==== Source information ====
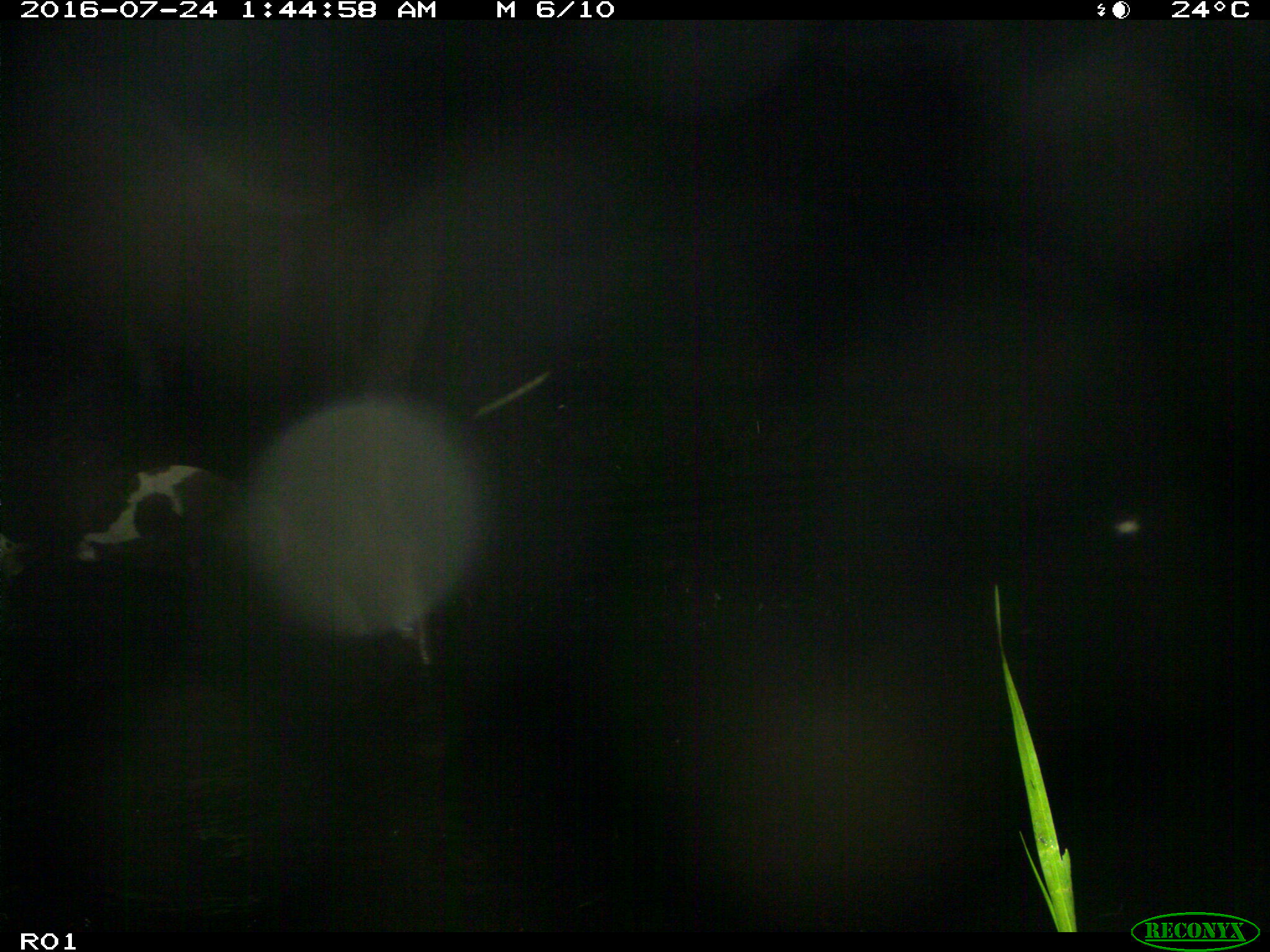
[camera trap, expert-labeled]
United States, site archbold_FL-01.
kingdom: Animalia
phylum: Chordata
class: Mammalia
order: Artiodactyla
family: Bovidae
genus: Bos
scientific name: Bos taurus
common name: domestic cow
Bos taurus (domestic cow).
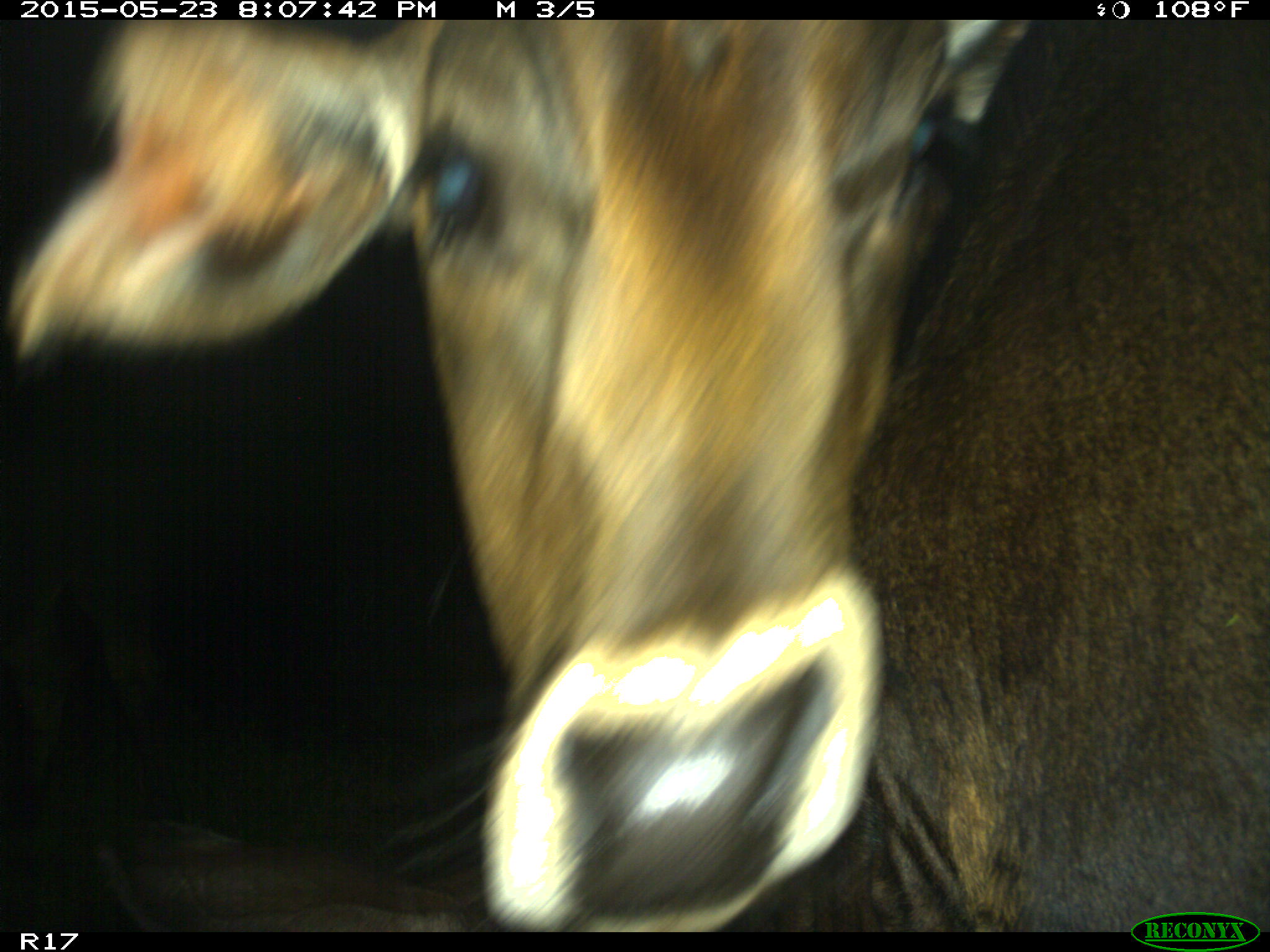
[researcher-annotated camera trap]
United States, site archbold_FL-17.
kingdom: Animalia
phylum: Chordata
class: Mammalia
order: Artiodactyla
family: Bovidae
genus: Bos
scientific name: Bos taurus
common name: domestic cow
Bos taurus (domestic cow).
====
Write out the data again word for word, minus any images.

[camera trap, expert-labeled]
United States, site archbold_FL-01.
kingdom: Animalia
phylum: Chordata
class: Mammalia
order: Artiodactyla
family: Bovidae
genus: Bos
scientific name: Bos taurus
common name: domestic cow
Bos taurus (domestic cow).
[researcher-annotated camera trap]
United States, site archbold_FL-17.
kingdom: Animalia
phylum: Chordata
class: Mammalia
order: Artiodactyla
family: Bovidae
genus: Bos
scientific name: Bos taurus
common name: domestic cow
Bos taurus (domestic cow).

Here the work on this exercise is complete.